Costello pointed out that he has regularly pursued federal funding for other colleges in his district as well, and that “it would be unfair of me to single out that college” and refuse to support its federal funding requests simply because of his wife’s position there. “I think I should treat every college equally.”

He also argued that his wife would see no financial benefit from any earmarks to the school, so she may not be covered by House rules prohibiting Members from seeking earmarks that provide a financial benefit to themselves or their family members. “My wife has a contract … and her contract and compensation are not going to change.”

But some ethics experts said that with his wife at the helm, any earmarks Costello pursued for SWIC would be suspicious.

“Clearly, getting earmarks for your spouse’s employer really runs afoul of what Congress was intending to do with the transparency rules last year,” said Steve Ellis, vice president of programs Taxpayers for Common Sense. Even if Georgia Costello does not see a direct financial benefit from an earmark to the college, Ellis said, “if it is not over the line, it is clearly in a gray area abutting the line, and this is where Members of Congress need to rise above. … You get elected to public office, you need to rise to the status of that office and ensure that you are above reproach.”

Other Members of Congress have provided earmarks to colleges that employed their spouses. Most recently, Sen. Frank Lautenberg (D-N.J.) attacked his primary opponent, Rep. Robert Andrews (D-N.J.), for providing about $2 million in grants to Rutgers University when his wife was a dean there. But the ethics committee approved Andrews’ earmarks, arguing that it did not have a “direct and foreseeable effect” on his wife’s compensation.

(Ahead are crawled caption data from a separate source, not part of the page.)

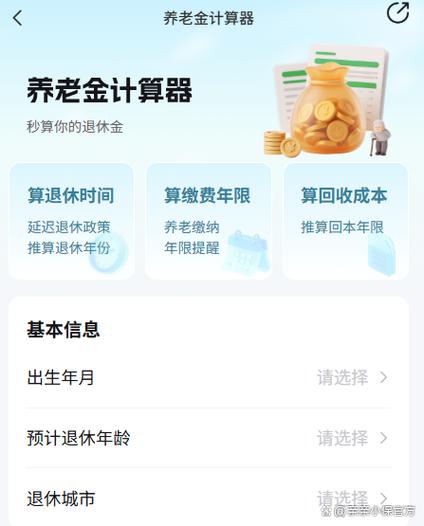 退休金基础养老金怎么算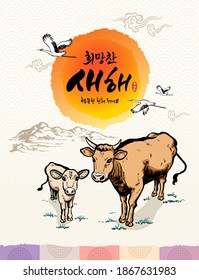 Happy New Year, Korean text translation: Happy New Year, Calligraphy, Cows greeting the sunrise of the New Year 2021. Brush painting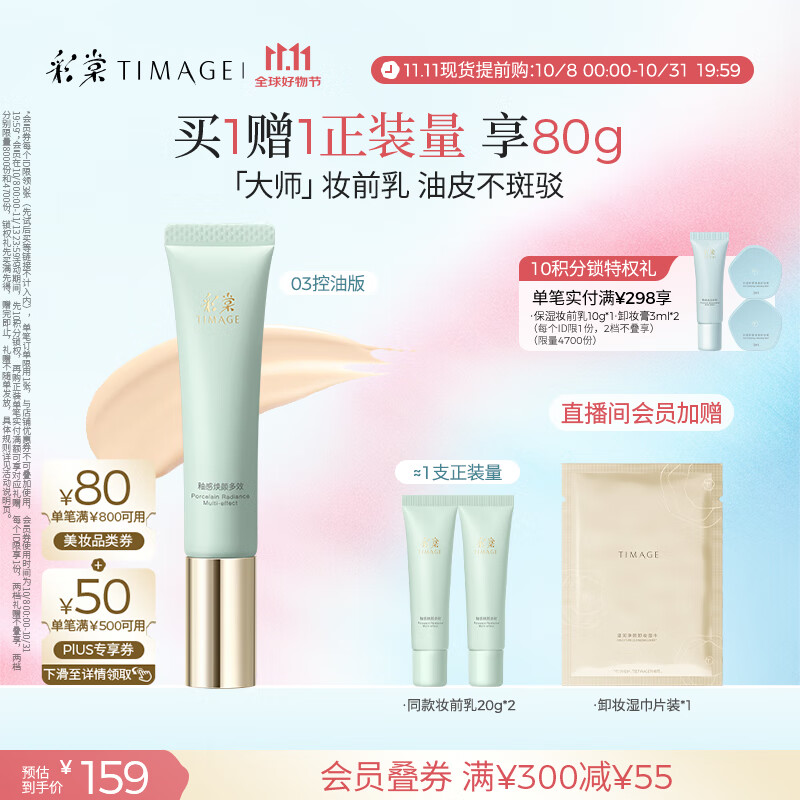 彩棠（TIMAGE）妆前乳隔离霜控油滋润打底提亮持久03控油生日礼物送女友包装混发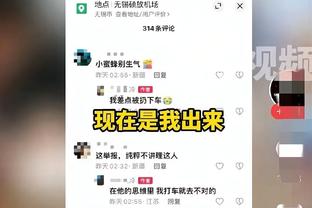 因斯：欧文说凯恩在拜仁拿冠无意义很不公平，德甲也不是白给的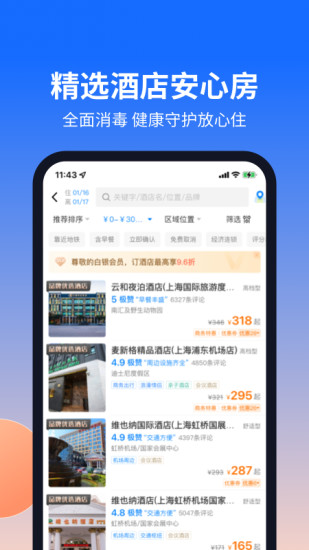 航班管家手机版下载截图5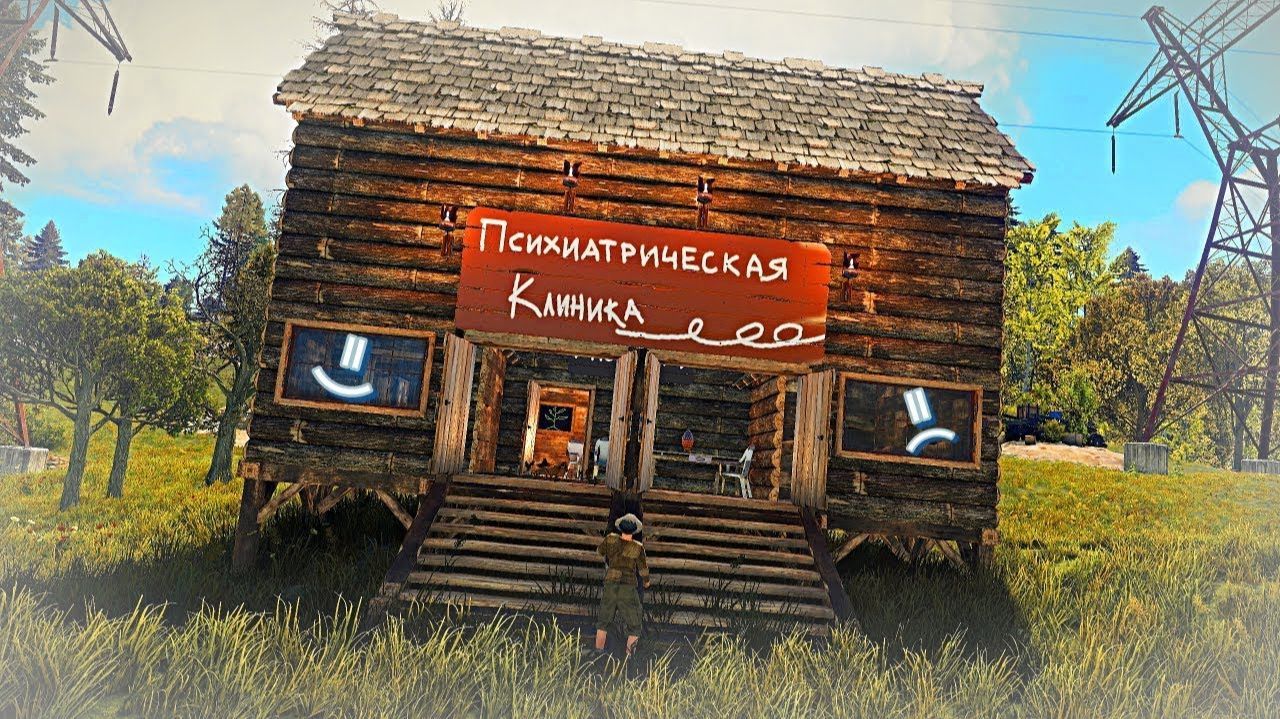 Раст: Психиатрическая клиника! Помощь растеру. Держи Дверь и Робот Кава в Раст Rust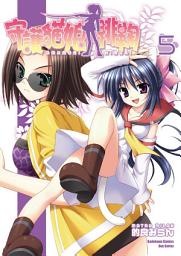 Icon image 守護貓娘緋鞠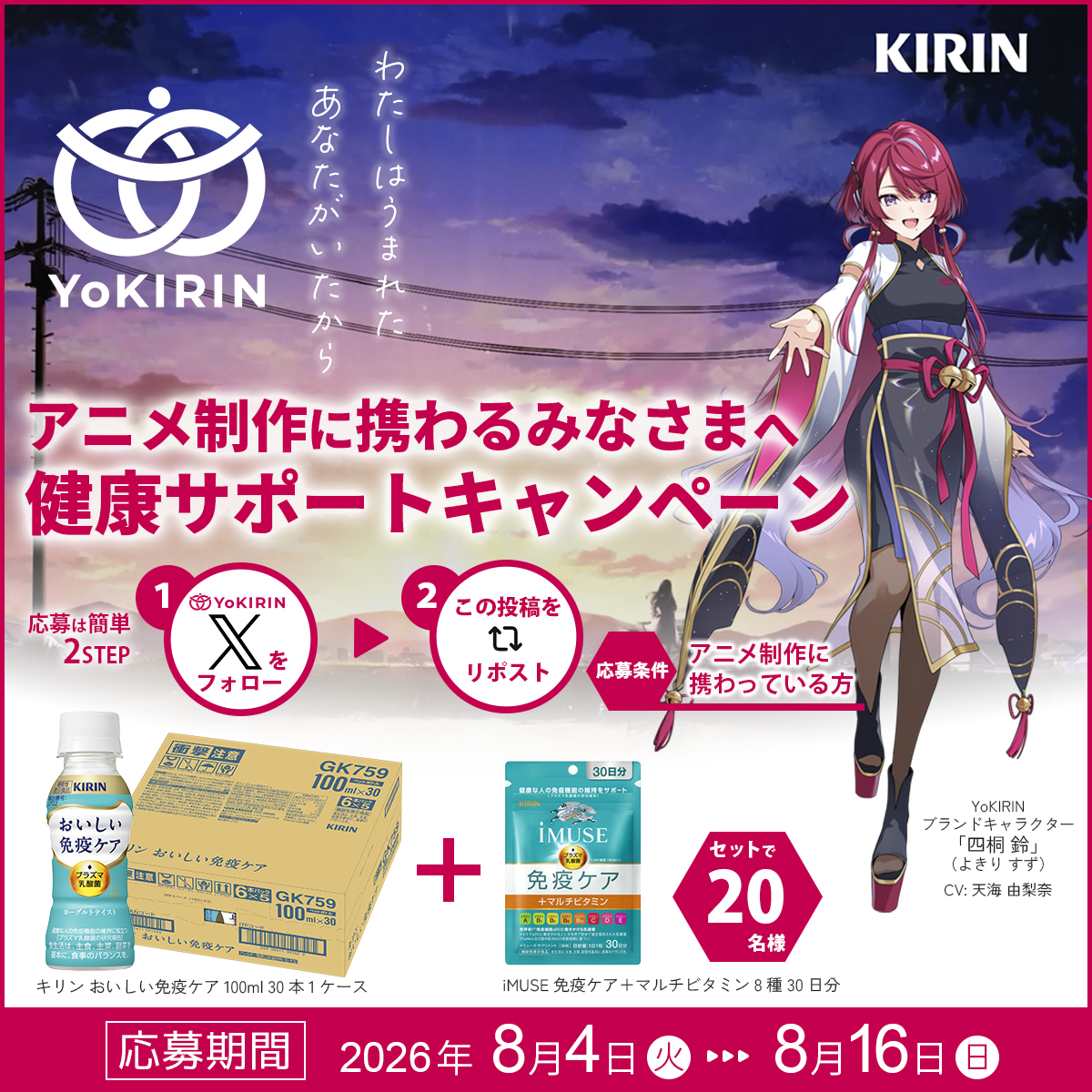YoKIRIN_JP's tweet photo. 健康サポートキャンペーン実施中🎉  

YoKIRINは全てのアニメクリエイターの健康を支えます！  
応募条件は規模を問わずアニメ制作をされていること✍️  

 ▼応募方法  
①@YoKIRIN_JPをフォロー  
②この投稿をリポスト  

詳細はツリーへ👇  
YoKIRINアニメ現場応援 https://t.co/2fHncyLtw8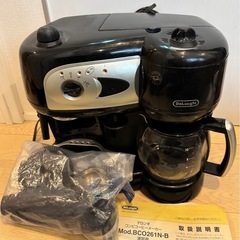 DeLonghi デロンギ エスプレッソマシン コーヒー メーカー コンビの画像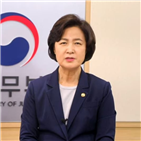 장관,성범죄,법무부,범죄,사건,디지털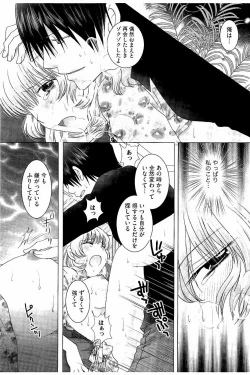 Page 212 of Haramase Gakuen - Hakudaku Mamire no Seishun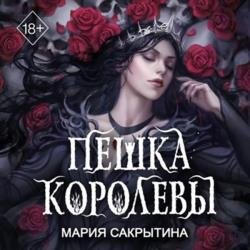 Пешка королевы (Аудиокнига)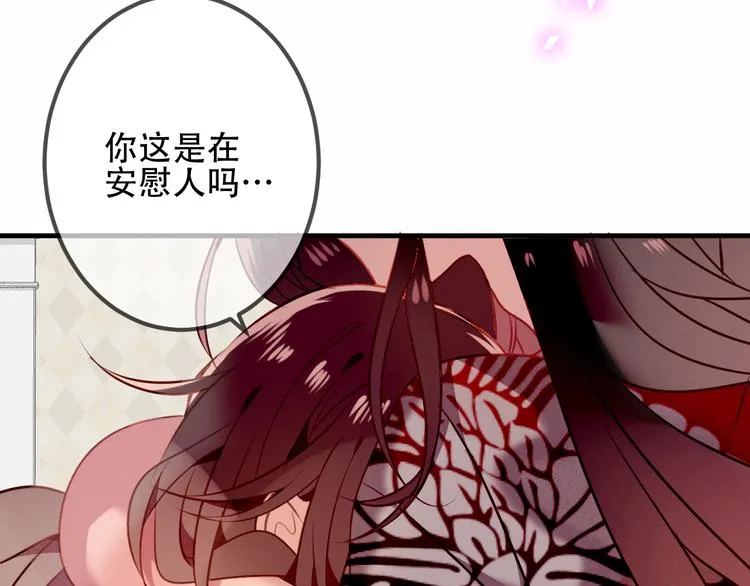 第39话 选择 第43页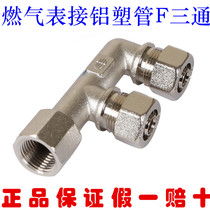 The 1216 F-type three-way fuel gas natural gas three-way splitter is used in the Foshan Day Feng gas meter in Guangdong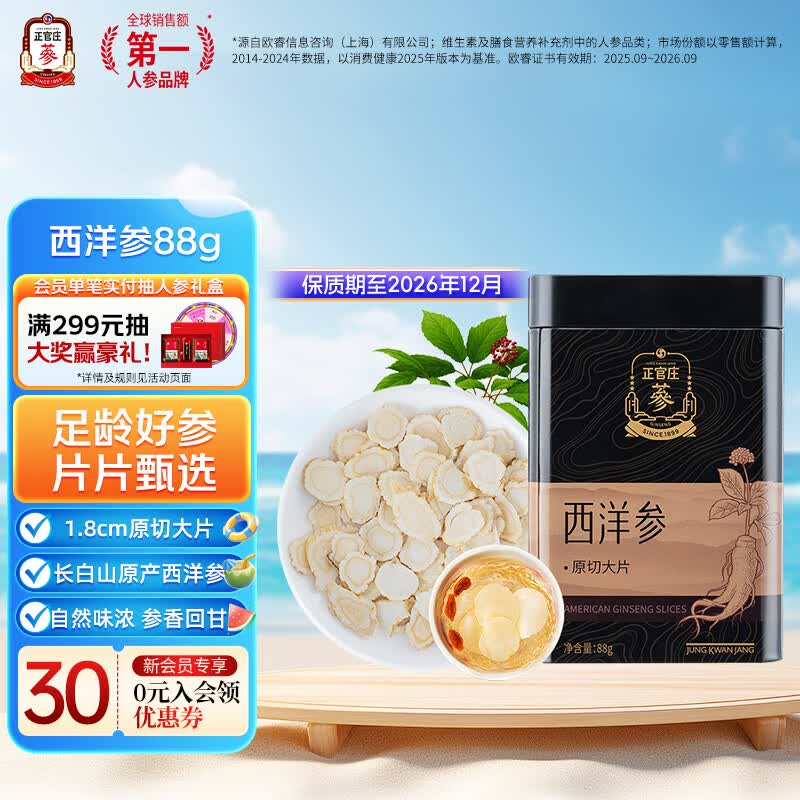 正官庄 西洋参片 可磨西洋参粉 88g 原切大片 滋补品礼盒礼品礼物 【原切大片】西洋参片 88g*1盒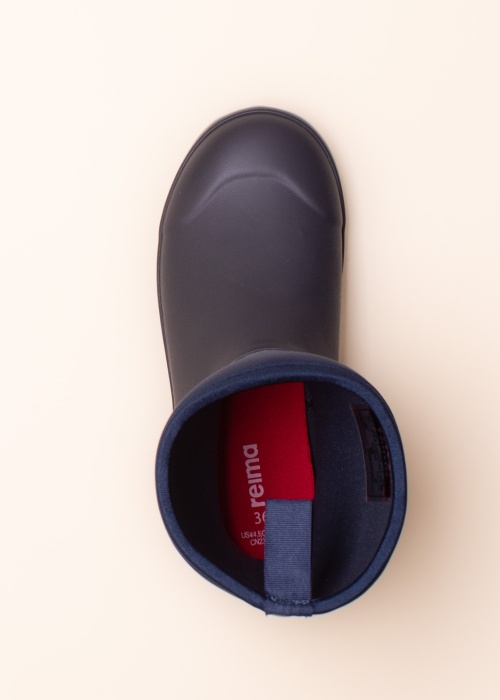 Reima kummikud Loikaten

Rep. Costello said he had no role in the college’s decision to hire his wife. Georgia Costello is a former junior high school principal and served five years as the assistant superintendent of the St. Clair County Regional Office of Education, which provides “educational support service, programs, and resources to the k-12 schools” in the county, according to its Web site.

Her predecessor, Elmer Kirchoff, had a similar résumé when he took the job, having also worked at the county Office of Education, as well as at other regional school districts.